=== Aim of the task ===
Please collect every line in the entries that contains the string "presented", treating uppercase and lowercase as different.
## BEGIN Extracted data
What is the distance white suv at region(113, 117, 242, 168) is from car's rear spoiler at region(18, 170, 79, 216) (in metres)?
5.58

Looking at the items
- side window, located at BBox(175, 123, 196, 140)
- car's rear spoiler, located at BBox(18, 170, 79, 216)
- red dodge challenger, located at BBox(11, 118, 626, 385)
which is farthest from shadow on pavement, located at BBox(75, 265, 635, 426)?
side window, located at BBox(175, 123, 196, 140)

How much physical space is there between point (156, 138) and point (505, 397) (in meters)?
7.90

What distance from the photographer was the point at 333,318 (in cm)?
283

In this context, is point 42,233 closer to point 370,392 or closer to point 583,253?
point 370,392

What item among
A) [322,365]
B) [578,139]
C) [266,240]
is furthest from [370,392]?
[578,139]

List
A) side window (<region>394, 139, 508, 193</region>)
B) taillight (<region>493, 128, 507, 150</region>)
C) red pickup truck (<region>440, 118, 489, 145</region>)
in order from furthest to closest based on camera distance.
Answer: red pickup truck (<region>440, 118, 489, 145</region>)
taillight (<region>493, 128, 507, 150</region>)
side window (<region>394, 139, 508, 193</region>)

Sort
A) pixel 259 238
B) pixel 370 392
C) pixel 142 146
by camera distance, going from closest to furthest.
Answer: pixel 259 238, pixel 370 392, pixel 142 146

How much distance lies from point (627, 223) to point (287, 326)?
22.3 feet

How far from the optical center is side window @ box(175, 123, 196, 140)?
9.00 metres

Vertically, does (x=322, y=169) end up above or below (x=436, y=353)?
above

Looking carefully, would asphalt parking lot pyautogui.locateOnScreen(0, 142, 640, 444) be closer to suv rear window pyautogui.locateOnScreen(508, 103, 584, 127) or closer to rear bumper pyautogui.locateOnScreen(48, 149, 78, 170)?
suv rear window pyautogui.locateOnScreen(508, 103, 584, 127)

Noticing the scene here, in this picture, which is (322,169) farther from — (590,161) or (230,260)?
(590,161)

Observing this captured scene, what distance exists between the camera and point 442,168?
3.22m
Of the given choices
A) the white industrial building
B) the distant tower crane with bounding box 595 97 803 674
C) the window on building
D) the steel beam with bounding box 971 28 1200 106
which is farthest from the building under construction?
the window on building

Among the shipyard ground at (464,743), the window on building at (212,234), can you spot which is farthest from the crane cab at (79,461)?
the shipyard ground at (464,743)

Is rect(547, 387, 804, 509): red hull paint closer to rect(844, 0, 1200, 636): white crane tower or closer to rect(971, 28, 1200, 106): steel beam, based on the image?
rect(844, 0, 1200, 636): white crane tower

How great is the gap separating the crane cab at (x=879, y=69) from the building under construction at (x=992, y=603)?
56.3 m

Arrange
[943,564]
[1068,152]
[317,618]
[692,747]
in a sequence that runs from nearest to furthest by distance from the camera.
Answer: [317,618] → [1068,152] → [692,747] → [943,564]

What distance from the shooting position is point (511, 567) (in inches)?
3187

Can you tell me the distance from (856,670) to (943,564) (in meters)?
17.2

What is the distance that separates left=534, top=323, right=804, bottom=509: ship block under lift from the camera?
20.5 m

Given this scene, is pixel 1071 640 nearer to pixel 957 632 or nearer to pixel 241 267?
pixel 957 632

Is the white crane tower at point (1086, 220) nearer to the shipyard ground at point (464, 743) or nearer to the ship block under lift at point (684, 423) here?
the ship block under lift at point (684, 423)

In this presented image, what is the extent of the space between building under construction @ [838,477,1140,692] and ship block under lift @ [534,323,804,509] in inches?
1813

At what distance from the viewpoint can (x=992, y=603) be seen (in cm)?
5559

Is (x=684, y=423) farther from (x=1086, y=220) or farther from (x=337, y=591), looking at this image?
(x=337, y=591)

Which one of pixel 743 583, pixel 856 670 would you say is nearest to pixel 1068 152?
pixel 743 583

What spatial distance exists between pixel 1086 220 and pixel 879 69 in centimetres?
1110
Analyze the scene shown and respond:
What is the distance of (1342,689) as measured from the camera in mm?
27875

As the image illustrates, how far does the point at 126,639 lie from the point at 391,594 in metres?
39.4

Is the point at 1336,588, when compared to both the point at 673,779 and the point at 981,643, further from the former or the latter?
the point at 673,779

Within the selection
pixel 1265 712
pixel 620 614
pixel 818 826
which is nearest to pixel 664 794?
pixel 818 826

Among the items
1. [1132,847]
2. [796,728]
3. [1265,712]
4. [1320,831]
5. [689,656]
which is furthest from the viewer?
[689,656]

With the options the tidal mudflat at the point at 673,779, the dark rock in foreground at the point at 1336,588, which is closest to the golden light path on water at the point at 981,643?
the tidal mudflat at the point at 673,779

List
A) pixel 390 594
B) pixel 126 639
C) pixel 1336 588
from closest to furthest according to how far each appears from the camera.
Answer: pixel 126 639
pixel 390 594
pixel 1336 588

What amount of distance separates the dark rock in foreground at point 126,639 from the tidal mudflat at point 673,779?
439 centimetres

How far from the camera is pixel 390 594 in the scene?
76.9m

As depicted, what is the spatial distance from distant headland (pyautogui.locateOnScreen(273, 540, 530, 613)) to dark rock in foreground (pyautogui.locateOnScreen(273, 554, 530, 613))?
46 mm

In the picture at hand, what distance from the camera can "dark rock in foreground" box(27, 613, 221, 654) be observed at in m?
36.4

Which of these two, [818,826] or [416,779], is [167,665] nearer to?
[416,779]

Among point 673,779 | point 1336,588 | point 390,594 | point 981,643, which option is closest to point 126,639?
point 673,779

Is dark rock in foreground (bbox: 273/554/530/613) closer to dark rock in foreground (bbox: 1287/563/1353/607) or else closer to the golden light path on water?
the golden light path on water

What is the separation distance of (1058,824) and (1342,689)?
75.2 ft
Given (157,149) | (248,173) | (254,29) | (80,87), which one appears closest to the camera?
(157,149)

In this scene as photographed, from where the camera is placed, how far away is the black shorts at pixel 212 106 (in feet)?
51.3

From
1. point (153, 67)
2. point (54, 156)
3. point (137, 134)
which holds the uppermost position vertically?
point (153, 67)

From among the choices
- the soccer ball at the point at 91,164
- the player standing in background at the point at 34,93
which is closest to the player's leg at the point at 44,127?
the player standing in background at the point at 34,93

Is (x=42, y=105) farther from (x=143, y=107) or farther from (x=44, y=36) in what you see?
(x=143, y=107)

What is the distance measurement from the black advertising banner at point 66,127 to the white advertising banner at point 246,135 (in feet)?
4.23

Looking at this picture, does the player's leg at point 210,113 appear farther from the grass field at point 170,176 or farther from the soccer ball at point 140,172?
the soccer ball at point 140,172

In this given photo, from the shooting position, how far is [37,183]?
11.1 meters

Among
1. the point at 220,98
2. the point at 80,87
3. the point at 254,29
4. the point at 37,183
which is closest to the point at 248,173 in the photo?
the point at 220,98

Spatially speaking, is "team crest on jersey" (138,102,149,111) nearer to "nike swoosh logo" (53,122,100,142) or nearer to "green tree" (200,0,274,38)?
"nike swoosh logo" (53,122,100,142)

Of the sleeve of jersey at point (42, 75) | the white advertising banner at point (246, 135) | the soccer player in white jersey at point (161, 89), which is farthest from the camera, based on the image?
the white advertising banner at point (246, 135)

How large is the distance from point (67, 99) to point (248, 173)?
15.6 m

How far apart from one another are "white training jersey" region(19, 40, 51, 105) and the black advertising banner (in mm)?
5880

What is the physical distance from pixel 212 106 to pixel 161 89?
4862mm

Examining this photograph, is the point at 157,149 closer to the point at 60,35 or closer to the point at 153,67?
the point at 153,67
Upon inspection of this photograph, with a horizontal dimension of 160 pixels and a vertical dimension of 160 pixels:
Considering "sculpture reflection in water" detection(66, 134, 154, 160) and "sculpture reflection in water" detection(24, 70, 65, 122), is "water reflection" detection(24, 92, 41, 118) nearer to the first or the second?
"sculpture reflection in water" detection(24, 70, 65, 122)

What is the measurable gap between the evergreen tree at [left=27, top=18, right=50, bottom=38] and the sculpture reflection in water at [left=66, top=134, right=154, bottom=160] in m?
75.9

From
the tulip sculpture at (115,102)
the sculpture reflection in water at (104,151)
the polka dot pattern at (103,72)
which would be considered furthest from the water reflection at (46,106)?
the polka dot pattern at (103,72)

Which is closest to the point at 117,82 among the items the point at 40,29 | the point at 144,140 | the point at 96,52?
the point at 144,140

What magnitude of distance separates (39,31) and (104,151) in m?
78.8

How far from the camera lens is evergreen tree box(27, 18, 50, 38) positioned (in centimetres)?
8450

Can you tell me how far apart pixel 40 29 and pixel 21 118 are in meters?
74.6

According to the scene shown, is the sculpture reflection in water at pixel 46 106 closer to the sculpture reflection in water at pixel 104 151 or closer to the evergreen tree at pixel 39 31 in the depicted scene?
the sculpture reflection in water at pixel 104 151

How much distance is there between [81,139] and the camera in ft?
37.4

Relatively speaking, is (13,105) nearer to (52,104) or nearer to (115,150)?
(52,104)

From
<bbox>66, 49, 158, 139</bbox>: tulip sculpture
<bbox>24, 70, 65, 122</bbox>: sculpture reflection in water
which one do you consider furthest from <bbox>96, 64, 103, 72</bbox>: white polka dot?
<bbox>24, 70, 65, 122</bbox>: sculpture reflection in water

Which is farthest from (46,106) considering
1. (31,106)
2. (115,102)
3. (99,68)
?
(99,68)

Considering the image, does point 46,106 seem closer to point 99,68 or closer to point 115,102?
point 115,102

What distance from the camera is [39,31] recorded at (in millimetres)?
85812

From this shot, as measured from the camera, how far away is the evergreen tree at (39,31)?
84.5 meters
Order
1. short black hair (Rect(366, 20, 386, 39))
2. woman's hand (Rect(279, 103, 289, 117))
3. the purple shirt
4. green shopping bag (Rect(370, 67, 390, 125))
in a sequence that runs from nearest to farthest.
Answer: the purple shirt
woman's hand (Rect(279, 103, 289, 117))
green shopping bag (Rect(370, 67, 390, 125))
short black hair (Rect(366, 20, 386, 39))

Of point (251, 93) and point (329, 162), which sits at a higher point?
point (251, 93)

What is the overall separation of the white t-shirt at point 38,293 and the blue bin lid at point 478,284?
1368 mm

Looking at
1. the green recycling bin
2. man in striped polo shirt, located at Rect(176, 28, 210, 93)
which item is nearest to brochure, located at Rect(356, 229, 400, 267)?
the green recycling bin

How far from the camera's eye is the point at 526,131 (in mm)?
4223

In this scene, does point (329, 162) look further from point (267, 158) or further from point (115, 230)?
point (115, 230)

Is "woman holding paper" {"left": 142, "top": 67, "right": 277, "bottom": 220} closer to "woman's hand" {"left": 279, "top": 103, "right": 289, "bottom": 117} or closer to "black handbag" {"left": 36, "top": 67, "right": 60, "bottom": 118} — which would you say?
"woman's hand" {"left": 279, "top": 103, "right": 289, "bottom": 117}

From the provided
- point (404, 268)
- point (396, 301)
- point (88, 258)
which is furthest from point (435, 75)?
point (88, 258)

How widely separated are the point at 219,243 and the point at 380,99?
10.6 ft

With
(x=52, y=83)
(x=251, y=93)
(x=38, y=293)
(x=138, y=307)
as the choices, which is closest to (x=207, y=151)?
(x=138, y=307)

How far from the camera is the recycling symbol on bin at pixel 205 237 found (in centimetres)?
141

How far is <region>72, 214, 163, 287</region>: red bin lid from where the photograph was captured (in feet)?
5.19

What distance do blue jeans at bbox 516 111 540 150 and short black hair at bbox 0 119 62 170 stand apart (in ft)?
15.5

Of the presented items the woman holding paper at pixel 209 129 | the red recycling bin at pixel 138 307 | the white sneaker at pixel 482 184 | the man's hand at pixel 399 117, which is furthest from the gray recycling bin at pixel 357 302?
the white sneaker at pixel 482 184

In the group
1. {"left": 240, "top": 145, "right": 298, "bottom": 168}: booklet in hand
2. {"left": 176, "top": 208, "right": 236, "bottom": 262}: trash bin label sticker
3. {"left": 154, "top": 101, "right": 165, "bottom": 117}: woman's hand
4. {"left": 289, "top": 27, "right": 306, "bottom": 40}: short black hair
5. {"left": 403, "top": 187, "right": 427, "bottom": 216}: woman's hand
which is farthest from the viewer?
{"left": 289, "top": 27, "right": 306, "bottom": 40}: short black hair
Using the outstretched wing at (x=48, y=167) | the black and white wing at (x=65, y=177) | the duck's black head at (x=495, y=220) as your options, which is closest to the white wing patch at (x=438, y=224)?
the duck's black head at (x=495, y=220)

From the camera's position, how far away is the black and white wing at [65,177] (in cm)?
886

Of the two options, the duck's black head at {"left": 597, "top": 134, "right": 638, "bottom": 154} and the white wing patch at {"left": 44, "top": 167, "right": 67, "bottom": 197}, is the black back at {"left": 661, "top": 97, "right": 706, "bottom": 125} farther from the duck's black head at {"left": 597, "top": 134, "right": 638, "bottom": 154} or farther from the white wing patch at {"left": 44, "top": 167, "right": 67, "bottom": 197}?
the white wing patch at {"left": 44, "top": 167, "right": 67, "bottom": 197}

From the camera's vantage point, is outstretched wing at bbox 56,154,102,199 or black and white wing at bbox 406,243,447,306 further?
## END Extracted data
=== Solution to this exercise ===
In this presented image, what is the extent of the space between building under construction @ [838,477,1140,692] and ship block under lift @ [534,323,804,509] in inches?
Of the presented items the woman holding paper at pixel 209 129 | the red recycling bin at pixel 138 307 | the white sneaker at pixel 482 184 | the man's hand at pixel 399 117, which is furthest from the gray recycling bin at pixel 357 302?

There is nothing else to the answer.